I was lucky enough to win a traffic study project last week. Wins are always nice in this economy. I bring this up because I think the situation is indicative of the new economy. The study is being done for a site civil engineering firm that I've done a lot of work with over the last eight years – most of it sole source. Their client wanted them to bid out the study to make sure they got a fair price, so they sent a thorough RFP (which I reviewed for them) to four qualified firms. Since the bids/proposals were based on a well defined RFP, all four proposals had the same scope of work.
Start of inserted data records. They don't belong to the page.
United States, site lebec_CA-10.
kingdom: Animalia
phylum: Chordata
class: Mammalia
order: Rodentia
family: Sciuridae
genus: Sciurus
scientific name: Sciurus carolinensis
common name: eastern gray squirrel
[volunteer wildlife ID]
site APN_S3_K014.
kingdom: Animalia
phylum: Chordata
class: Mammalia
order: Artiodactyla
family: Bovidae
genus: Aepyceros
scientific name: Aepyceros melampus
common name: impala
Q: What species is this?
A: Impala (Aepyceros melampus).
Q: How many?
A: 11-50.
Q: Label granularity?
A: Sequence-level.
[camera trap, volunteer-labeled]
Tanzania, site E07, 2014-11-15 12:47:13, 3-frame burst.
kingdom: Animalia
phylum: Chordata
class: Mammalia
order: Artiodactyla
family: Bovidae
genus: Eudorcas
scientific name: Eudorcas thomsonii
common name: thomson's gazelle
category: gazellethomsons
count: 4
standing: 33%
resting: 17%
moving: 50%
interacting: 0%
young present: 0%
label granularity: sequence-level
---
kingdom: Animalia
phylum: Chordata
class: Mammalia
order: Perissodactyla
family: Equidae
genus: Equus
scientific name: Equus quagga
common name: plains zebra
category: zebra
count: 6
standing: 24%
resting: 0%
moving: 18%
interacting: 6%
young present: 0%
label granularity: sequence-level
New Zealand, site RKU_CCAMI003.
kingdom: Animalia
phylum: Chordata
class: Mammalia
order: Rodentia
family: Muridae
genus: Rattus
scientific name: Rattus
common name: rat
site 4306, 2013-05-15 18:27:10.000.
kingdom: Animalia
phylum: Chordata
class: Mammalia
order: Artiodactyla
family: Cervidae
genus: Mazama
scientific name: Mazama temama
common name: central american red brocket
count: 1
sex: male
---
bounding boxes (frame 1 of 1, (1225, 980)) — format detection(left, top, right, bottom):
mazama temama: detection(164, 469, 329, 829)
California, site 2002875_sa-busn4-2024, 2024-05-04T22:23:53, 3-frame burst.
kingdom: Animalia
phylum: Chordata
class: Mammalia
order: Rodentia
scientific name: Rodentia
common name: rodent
Three of us were within 10% of each other (I sharpened the pencil and was about 10% lower than the next two). The three of us have a good handle on current pricing. The weird part is that the fourth firm was 3.5 times more than my bid. Not 35% more, 250% more. They are not 250% better engineers than the rest of us.
Here's what I think is going on with the really expensive firm. Most of their traffic studies are done as "independent" consultants for cities. The city will have a developer escrow funds for the traffic study and then give the traffic study to this firm. There's no price competition and there's no incentive to be cost conscious (the decision maker – the city engineer in this type of situation – is paying with someone else's money).
I think I just got bumped out of another traffic study because the city engineer wants to use his "independent" consultant instead of the "developer's" consultant. I hope city engineers will start to review the estimating matrix I posted a little while ago. It doesn't benefit anyone to gouge developers.